## [TASK DESCRIPTION]
Each line in the entries that has the word "wildebeest" has to be copied.

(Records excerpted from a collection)
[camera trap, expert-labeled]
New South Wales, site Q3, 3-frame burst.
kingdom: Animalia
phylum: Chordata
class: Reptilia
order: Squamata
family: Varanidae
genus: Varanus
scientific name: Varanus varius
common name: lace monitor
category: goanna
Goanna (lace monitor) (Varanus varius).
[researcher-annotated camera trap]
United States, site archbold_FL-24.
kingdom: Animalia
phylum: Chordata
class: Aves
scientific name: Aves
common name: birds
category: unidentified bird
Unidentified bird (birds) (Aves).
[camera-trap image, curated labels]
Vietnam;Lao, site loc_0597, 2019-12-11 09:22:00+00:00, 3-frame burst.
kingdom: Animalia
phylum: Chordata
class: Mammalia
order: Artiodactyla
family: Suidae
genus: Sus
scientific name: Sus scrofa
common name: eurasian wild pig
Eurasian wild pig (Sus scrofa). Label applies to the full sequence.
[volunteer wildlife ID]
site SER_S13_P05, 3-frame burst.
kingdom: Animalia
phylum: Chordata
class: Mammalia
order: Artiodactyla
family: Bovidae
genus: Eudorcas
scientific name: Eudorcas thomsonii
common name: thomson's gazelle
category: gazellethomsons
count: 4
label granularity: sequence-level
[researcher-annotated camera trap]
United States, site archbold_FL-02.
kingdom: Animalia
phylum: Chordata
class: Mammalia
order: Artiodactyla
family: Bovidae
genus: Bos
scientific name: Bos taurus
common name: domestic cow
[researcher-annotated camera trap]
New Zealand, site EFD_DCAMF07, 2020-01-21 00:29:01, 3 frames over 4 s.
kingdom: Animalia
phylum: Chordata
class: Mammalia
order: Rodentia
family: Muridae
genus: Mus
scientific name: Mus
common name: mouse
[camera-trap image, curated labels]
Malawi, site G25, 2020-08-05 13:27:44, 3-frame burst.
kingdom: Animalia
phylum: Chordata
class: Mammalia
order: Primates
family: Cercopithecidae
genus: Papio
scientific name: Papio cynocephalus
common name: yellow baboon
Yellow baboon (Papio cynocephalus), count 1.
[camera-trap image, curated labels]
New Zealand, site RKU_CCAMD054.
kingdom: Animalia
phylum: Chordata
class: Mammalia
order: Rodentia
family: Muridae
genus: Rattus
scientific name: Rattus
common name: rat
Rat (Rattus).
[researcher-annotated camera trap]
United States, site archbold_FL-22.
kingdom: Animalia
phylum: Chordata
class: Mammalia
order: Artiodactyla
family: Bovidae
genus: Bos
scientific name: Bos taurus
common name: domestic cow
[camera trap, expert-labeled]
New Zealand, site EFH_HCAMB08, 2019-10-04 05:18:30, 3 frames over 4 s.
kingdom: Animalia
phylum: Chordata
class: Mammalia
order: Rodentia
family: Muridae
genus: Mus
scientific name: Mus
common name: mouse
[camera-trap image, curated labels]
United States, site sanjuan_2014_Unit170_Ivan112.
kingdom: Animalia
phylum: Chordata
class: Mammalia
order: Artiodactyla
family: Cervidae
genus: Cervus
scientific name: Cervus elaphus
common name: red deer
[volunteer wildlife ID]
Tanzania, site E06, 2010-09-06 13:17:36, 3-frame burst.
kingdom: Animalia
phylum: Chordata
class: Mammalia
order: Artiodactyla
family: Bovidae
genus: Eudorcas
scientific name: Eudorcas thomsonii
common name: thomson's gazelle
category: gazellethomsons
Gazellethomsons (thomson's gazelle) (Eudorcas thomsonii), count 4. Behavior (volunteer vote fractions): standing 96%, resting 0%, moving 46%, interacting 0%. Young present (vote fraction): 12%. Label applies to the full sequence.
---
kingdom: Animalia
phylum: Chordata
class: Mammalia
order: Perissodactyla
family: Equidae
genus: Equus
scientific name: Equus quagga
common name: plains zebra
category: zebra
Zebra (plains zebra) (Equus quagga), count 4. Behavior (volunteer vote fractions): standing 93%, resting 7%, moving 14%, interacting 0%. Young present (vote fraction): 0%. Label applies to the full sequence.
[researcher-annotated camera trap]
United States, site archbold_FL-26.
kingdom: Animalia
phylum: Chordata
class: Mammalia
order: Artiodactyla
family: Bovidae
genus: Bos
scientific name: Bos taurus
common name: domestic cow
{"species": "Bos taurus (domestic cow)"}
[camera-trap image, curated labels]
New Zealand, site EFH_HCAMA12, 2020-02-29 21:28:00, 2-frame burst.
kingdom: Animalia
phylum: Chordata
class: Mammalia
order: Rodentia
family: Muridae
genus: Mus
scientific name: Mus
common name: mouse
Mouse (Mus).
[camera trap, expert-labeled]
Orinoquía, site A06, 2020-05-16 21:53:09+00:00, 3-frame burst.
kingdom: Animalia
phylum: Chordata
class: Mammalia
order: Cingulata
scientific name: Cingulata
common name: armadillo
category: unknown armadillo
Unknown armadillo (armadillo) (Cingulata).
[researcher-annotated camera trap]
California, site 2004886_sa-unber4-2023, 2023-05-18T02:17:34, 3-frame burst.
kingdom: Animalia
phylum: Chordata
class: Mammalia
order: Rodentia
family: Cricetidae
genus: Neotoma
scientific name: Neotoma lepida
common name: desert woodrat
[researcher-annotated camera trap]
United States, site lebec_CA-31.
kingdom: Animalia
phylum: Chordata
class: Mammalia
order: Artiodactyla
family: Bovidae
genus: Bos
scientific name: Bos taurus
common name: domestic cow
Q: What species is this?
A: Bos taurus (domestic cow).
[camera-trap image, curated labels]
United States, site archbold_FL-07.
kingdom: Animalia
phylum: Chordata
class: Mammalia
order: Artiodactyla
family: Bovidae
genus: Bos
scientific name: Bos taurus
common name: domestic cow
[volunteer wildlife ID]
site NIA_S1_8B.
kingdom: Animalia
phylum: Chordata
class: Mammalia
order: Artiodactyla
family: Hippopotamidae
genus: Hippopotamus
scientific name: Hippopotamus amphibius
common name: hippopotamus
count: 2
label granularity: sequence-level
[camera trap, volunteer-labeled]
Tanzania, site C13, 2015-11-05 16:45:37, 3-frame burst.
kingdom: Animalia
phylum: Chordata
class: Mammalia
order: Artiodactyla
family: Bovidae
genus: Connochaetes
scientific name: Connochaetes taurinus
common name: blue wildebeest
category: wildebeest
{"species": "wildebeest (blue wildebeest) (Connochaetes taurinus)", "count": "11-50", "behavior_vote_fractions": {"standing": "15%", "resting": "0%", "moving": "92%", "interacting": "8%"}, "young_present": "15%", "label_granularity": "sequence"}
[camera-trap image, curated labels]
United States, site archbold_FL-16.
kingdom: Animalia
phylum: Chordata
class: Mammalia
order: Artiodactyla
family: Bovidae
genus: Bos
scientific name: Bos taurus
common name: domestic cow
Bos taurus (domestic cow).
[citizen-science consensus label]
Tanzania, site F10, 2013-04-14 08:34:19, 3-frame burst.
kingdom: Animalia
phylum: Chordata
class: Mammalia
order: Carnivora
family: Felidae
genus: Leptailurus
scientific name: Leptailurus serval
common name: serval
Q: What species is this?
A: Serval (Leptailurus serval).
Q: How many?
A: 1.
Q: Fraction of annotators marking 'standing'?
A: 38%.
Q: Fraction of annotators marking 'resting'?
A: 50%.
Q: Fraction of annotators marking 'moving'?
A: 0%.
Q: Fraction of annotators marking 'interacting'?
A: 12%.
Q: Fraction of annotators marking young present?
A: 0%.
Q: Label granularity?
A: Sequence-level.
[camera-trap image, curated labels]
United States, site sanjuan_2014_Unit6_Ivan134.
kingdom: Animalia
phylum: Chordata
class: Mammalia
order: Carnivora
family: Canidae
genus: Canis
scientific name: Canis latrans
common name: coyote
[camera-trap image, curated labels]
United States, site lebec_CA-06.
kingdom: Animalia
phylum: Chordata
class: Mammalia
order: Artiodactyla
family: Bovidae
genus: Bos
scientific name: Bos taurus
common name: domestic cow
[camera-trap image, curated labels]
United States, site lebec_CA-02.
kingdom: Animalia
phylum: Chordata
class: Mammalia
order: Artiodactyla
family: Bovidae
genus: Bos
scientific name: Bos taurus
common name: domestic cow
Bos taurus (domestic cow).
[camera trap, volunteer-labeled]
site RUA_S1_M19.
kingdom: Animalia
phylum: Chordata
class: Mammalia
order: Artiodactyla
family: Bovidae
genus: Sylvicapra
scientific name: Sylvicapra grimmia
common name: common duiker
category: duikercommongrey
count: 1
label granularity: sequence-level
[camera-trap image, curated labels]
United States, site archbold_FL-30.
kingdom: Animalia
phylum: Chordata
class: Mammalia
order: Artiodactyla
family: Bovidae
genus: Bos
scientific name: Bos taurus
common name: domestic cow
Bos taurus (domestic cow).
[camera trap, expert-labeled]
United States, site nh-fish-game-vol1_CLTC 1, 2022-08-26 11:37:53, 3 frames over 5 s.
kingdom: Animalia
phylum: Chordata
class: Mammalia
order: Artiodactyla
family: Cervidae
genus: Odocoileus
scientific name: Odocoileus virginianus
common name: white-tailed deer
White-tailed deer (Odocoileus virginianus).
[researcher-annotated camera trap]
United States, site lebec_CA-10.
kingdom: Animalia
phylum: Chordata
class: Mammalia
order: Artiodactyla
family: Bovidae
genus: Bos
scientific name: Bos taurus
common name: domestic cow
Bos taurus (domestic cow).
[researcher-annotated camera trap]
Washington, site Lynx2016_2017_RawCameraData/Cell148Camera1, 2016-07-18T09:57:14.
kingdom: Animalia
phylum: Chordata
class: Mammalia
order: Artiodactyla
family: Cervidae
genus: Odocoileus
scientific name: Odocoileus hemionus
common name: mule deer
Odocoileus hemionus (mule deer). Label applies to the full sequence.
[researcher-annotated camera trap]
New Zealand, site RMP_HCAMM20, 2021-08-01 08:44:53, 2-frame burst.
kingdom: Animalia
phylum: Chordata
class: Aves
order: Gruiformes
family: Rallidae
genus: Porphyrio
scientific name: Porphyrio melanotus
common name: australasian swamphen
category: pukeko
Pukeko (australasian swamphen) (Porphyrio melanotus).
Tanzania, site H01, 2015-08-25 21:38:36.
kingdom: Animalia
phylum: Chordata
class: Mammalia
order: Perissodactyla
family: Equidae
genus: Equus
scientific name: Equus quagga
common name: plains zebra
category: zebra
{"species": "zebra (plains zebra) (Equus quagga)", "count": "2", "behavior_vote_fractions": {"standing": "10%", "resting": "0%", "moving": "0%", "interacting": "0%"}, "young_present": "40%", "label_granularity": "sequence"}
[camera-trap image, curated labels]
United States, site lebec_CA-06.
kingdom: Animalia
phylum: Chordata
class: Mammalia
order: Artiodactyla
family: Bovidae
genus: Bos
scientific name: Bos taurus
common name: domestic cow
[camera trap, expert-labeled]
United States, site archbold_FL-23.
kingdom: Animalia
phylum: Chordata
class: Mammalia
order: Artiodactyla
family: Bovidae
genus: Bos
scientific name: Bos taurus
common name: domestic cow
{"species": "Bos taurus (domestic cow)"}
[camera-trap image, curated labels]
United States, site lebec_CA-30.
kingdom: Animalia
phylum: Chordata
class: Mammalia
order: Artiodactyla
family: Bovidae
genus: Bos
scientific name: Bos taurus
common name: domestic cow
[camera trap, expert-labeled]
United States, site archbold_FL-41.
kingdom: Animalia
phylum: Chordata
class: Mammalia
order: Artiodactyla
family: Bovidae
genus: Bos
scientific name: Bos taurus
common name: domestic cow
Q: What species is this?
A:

## [RESPONSE TO THIS TASK]
common name: blue wildebeest
category: wildebeest
{"species": "wildebeest (blue wildebeest) (Connochaetes taurinus)", "count": "11-50", "behavior_vote_fractions": {"standing": "15%", "resting": "0%", "moving": "92%", "interacting": "8%"}, "young_present": "15%", "label_granularity": "sequence"}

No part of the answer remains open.